It's worth noting that Sara suggested something similar, above, but that seems to have been overlooked.

Thank you to everyone who is helping.

I tried jcgd's approach and that worked perfectly for my situation.

I will mark this as the solution to my query but I will also check out the other advice that has been given tomorrow and sincerely thank everyone for their interest and suggestions.

And sarabande's example is also very helpful - thank you!

If I may, I have a couple of associated questions.  As can be seen, I am in learning mode here and am striving to get a deeper understanding of how these things work.  So...

1) Can you please help me better understand how jcgd's solution works - i.e., how cout << (void*)str << endl; shows the value of the address that str points to.

2) As per my post above, in main a call is made to let's say function_1passing it buffer as a parameter.  function_1 receives it as char * str which is a pointer to the first character in the char array buffer.  OK, that bit I think I understand OK - another website said that buffer, as a parameter in a call to a function, is received as a constant pointer to non-constant data.  OK.
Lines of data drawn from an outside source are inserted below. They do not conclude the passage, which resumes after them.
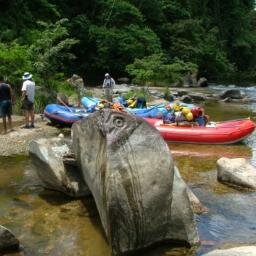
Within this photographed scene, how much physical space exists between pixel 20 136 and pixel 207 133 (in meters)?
4.63

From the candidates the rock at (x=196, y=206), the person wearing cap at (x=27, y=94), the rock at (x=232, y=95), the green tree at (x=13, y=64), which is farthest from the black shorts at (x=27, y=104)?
the rock at (x=232, y=95)

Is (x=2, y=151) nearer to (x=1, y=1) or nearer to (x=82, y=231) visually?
(x=82, y=231)

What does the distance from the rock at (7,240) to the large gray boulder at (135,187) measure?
1.08 meters

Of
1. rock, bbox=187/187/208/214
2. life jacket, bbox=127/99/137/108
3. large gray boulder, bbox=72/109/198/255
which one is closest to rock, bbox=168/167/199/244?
large gray boulder, bbox=72/109/198/255

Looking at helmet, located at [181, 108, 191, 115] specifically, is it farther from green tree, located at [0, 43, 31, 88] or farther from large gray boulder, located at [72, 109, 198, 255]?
large gray boulder, located at [72, 109, 198, 255]

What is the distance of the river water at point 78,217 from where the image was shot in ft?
20.5

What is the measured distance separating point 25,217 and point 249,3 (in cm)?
5078

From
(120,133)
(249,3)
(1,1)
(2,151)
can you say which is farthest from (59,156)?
(249,3)

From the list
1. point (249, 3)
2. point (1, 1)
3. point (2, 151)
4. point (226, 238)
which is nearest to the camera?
point (226, 238)

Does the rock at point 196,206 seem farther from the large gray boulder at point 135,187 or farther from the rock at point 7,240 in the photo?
the rock at point 7,240

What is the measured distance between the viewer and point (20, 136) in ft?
41.2

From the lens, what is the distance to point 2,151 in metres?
11.3

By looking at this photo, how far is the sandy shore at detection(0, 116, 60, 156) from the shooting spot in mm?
11445

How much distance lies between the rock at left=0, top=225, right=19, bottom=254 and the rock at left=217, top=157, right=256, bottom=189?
169 inches
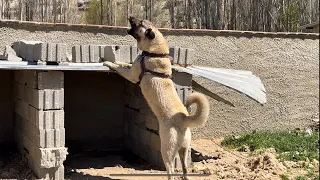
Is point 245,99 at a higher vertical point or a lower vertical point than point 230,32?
lower

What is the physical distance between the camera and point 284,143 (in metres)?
8.38

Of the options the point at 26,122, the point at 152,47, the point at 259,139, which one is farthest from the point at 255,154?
the point at 26,122

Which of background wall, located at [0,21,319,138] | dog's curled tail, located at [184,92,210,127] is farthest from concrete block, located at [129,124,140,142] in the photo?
dog's curled tail, located at [184,92,210,127]

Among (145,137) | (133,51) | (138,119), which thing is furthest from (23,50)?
(145,137)

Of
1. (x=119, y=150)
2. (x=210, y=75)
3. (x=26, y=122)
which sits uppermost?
(x=210, y=75)

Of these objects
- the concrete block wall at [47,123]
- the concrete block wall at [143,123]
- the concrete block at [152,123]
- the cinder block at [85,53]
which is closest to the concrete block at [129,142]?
the concrete block wall at [143,123]

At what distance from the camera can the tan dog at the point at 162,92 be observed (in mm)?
5629

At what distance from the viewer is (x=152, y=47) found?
5.71 metres

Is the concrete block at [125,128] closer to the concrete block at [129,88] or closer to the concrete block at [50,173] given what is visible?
the concrete block at [129,88]

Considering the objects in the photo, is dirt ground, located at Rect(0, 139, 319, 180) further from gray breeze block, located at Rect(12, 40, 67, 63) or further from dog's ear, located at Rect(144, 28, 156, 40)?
dog's ear, located at Rect(144, 28, 156, 40)

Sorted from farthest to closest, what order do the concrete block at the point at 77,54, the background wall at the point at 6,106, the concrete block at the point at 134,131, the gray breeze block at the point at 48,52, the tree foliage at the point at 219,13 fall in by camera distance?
the tree foliage at the point at 219,13 < the background wall at the point at 6,106 < the concrete block at the point at 134,131 < the concrete block at the point at 77,54 < the gray breeze block at the point at 48,52

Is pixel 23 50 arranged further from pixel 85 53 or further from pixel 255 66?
pixel 255 66

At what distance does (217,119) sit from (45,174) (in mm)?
4061

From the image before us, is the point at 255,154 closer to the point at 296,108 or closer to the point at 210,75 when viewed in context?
the point at 210,75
Then function_1 calls function_2 passing it str as a parameter.  However, in the exercise mentioned above, function_2 receives the pointer value as const char * str  - i.e., with the pointer in function 2 defined as const etc..

I don't understand the subtlety whereby in function_1 str is defined without the const stipulation but in functuion_2 it is.

Any insights will be most appreciated and thanking you in anticipation.

1. The cast stops the stream operator overload for chat * being called, which will always output the string and not the pointer value.

2. When arrays are passed by value to functions, they will always decay to a pointer, which points to the start of the array. That pointer doesn't have to be const, but it can be. Whether the data it points to is const or not depends how the data was initially defined. For example, passing a string literal means the pointer will be pointing to const data. Passing an array containing string data will not (unless originally declared const).

1)  char * is a pointer to a C string ending in null. Therefore cout << prints the string itself.

void * is a pointer to a memory buffer of unknown type, therefore, cout << prints the value of the pointer since it does not know the type of object it points to

2) In C ++ if function 2 expects a constant string pointer as a parameter, then function 1 cannot pass a pointer to a non-constant string because it will give compilation error, unless cast the type in the call: function2((const  char*)str).

Thank you everyone for your advice.  I understand 1) - the casting OK now.  Re 2) if I change any of the function receiving parameters by either adding or removing a 'const' I get compile errors so I will leave well enough alone with a better understanding of the mechanism, but to be honest not a complete in-depth understanding.  But that's OK.  I will leave it as 'solved' and thanks again.

All of the experts were helpful so thank you again!

Just out of curiosity, why did you discard my solution?

I did not discard it - that is the one I used - why did you think that I discarded it?

Because you chose another solution.

Evilrix solution

Sorry, that is because I did not understand exactly how this 'solution' system works.  I just chose your solution - does that mess things up?  Hope not!